» Что сделать
Выведите все данные ниже строка в строку, ничего не меняя. Картинки в ответ не включайте.

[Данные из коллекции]
◆ ◆ ◆

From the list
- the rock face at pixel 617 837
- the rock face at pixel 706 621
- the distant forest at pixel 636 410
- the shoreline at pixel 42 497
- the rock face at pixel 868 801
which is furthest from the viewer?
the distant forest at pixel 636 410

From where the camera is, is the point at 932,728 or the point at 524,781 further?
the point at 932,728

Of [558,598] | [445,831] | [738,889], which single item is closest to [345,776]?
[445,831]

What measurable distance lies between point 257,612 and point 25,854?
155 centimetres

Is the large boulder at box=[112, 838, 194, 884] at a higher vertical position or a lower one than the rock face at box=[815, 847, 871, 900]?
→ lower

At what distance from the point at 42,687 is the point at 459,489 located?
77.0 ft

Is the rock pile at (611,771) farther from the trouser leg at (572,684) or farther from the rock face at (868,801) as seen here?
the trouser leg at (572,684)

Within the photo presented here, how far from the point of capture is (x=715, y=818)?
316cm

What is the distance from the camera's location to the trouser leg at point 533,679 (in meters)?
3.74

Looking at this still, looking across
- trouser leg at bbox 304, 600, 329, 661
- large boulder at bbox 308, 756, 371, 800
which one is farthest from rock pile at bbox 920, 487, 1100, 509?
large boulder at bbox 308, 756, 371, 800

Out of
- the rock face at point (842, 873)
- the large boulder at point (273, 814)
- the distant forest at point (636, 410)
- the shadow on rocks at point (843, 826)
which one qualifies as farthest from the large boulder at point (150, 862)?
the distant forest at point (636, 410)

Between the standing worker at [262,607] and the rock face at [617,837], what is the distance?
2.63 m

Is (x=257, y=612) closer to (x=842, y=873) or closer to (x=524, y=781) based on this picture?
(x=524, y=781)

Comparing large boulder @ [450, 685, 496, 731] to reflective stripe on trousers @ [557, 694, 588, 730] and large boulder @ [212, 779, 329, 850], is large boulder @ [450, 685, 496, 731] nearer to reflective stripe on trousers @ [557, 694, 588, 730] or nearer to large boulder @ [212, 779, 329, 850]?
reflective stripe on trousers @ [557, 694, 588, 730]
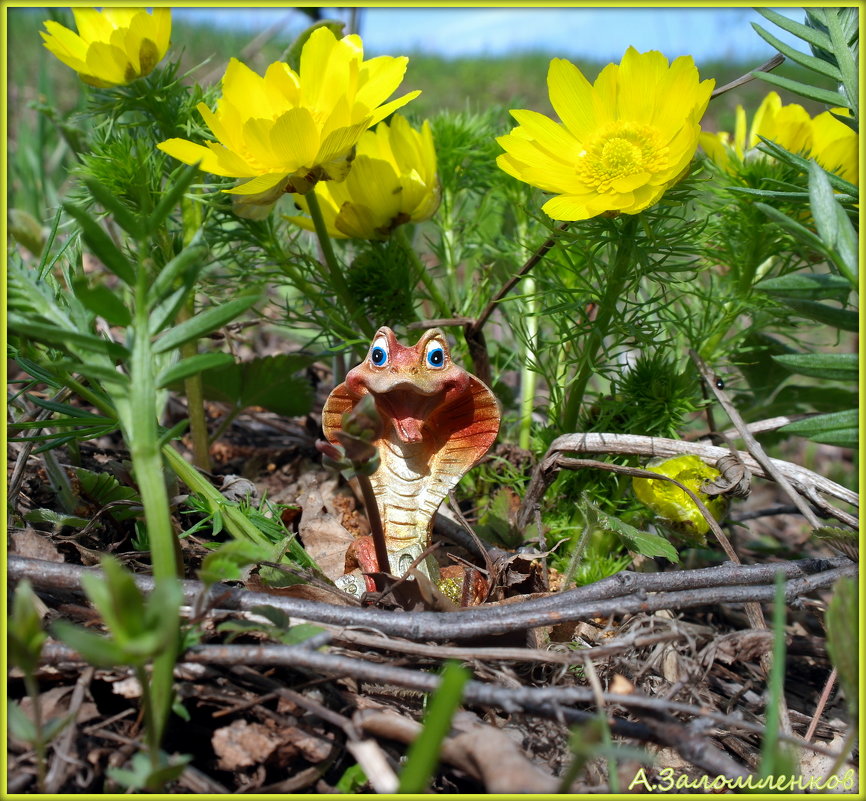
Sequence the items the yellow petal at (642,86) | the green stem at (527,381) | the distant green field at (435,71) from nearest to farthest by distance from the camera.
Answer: the yellow petal at (642,86) → the green stem at (527,381) → the distant green field at (435,71)

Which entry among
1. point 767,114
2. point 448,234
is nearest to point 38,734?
point 448,234

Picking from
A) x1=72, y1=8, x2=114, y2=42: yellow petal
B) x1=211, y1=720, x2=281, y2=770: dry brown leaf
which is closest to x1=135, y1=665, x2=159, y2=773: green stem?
x1=211, y1=720, x2=281, y2=770: dry brown leaf

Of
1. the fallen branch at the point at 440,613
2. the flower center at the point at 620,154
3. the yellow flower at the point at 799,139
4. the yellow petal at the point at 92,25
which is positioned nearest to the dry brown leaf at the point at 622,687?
the fallen branch at the point at 440,613

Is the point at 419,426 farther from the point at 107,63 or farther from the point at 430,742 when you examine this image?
the point at 107,63

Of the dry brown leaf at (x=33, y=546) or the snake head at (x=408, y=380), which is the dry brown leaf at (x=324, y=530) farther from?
the dry brown leaf at (x=33, y=546)

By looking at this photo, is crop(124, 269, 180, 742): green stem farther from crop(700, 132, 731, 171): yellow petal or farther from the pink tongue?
crop(700, 132, 731, 171): yellow petal

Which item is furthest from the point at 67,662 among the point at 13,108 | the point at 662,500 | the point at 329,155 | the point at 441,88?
the point at 441,88
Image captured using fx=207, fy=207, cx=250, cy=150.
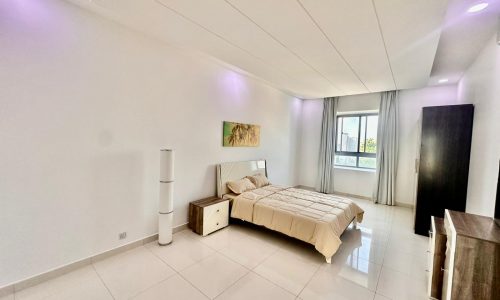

◆ ◆ ◆

» Ответ на задание
From the list
- the rock face at pixel 617 837
- the rock face at pixel 706 621
- the distant forest at pixel 636 410
- the shoreline at pixel 42 497
- the rock face at pixel 868 801
which is furthest from the viewer?
the distant forest at pixel 636 410

From where the camera is, is the point at 932,728 or the point at 524,781 further?
the point at 932,728

Of [558,598] | [445,831] | [738,889], which single item is closest to [345,776]?
[445,831]

What measurable distance lies between point 257,612 and point 25,854?
155 centimetres

Is the large boulder at box=[112, 838, 194, 884] at a higher vertical position or a lower one than the rock face at box=[815, 847, 871, 900]?
→ lower

At what distance from the point at 42,687 is the point at 459,489 located?
77.0 ft

Is the rock pile at (611,771) farther from the trouser leg at (572,684) or farther from the rock face at (868,801) as seen here?
the trouser leg at (572,684)

Within the photo presented here, how far from the point of capture is (x=715, y=818)?
316cm

What is the distance from the camera's location to the trouser leg at point 533,679 (in meters)?
3.74

Looking at this still, looking across
- trouser leg at bbox 304, 600, 329, 661
- large boulder at bbox 308, 756, 371, 800
which one is farthest from rock pile at bbox 920, 487, 1100, 509?
large boulder at bbox 308, 756, 371, 800

Out of
- the rock face at point (842, 873)
- the large boulder at point (273, 814)
- the distant forest at point (636, 410)
- the shadow on rocks at point (843, 826)
which one qualifies as farthest from the large boulder at point (150, 862)?
the distant forest at point (636, 410)

Between the standing worker at [262,607] and the rock face at [617,837], what is the distance?
2.63 m

Is (x=257, y=612) closer to (x=842, y=873) or closer to (x=524, y=781) based on this picture?
(x=524, y=781)

Comparing large boulder @ [450, 685, 496, 731] to reflective stripe on trousers @ [557, 694, 588, 730] and large boulder @ [212, 779, 329, 850], is large boulder @ [450, 685, 496, 731] nearer to reflective stripe on trousers @ [557, 694, 588, 730] or nearer to large boulder @ [212, 779, 329, 850]?
reflective stripe on trousers @ [557, 694, 588, 730]
Sequence the items the yellow petal at (642,86) | the green stem at (527,381) | the distant green field at (435,71) from nearest to farthest by distance from the camera.
Answer: the yellow petal at (642,86) → the green stem at (527,381) → the distant green field at (435,71)

Which entry among
1. point 767,114
2. point 448,234
is nearest to point 38,734?
point 448,234

Picking from
A) x1=72, y1=8, x2=114, y2=42: yellow petal
B) x1=211, y1=720, x2=281, y2=770: dry brown leaf
which is closest to x1=135, y1=665, x2=159, y2=773: green stem?
x1=211, y1=720, x2=281, y2=770: dry brown leaf

Of
1. the fallen branch at the point at 440,613
2. the flower center at the point at 620,154
3. the yellow flower at the point at 799,139
4. the yellow petal at the point at 92,25
which is positioned nearest to the dry brown leaf at the point at 622,687?
the fallen branch at the point at 440,613

Is the point at 419,426 farther from the point at 107,63 or farther from the point at 430,742 when you examine this image?
the point at 107,63

Of the dry brown leaf at (x=33, y=546) or the snake head at (x=408, y=380), which is the dry brown leaf at (x=324, y=530) farther from?
the dry brown leaf at (x=33, y=546)

By looking at this photo, is crop(124, 269, 180, 742): green stem farther from crop(700, 132, 731, 171): yellow petal or farther from the pink tongue?
crop(700, 132, 731, 171): yellow petal

Which item is furthest from the point at 67,662 among the point at 13,108 | the point at 662,500 | the point at 329,155 | the point at 441,88?
the point at 441,88
Image captured using fx=207, fy=207, cx=250, cy=150.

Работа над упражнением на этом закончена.